Workers at the Perkin-Elmer Corp. in Danbury, Conn., had at least three major chances to find the defect before the telescope was placed into orbit in April, but the employees wrongly dismissed the signs, the report said Tuesday.In addition, employees in Perkin-Elmer's optical division failed to bring the signs of trouble to the attention of top company officials or anyone at NASA, said Lew Allen, who led a team that investigated the embarrassing flaw for NASA and issued the report.
However, NASA also must accept responsibility because the agency was in charge of the project and oversaw the work, Allen said.
"Perkin-Elmer should not have allowed a situation for those inhibited communications to exist. NASA had every right to expect that Perkin-Elmer would have done a better job than this," Allen said at a news conference.

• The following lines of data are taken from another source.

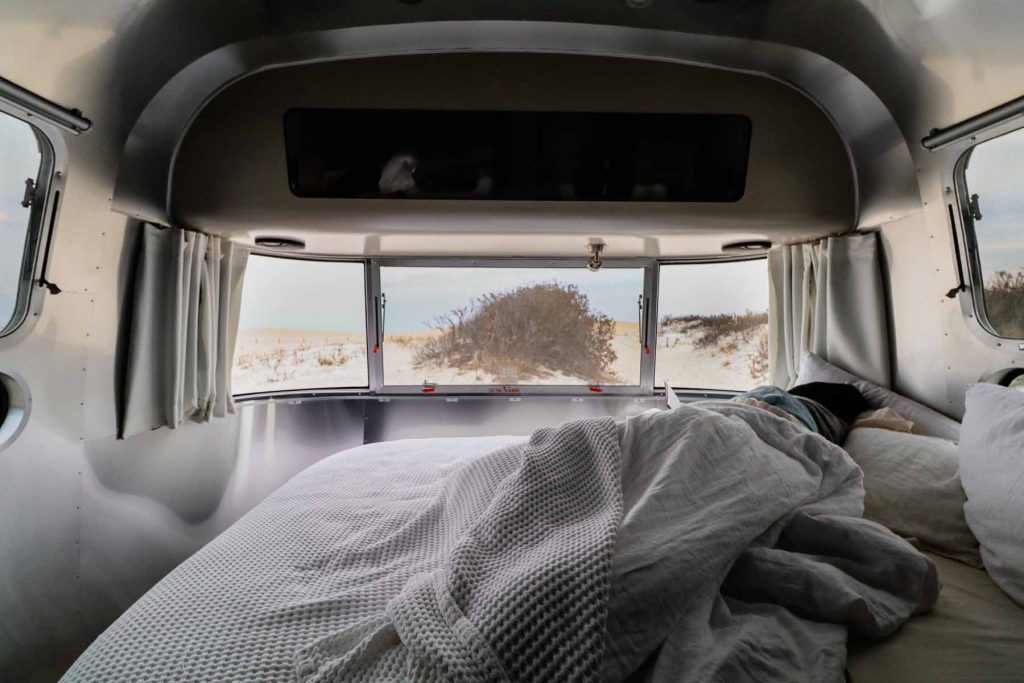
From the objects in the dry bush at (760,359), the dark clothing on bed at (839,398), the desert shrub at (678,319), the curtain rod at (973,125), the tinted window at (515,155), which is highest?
the tinted window at (515,155)

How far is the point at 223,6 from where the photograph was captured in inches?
69.0

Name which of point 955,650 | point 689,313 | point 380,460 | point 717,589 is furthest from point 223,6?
point 689,313

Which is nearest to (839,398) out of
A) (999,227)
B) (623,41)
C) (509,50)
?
(999,227)

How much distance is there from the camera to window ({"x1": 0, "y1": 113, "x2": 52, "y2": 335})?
A: 1.54 m

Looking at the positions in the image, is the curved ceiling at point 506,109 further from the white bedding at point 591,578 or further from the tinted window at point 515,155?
the white bedding at point 591,578

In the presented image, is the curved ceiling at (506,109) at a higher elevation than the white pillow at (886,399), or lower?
higher

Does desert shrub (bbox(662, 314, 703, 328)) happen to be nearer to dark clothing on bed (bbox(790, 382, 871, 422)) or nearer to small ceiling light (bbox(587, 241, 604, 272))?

"On the other hand, it is fundamentally NASA's responsibility as the government agency to get this done. NASA should have been aware of what was happening at Perkin-Elmer," he said. "I think you have to say each . . . has to bear responsibility."
Sen. Al Gore, D.-Tenn., who held hearings to investigate the telescope's defect, said the report "makes crystal clear" the need for NASA to "continue its efforts to strengthen testing and quality control efforts."
Lennard Fisk, NASA's associate administrator for the Office of Space Science and Applications, said it was "premature" to say whether the agency would take action against Perkin-Elmer.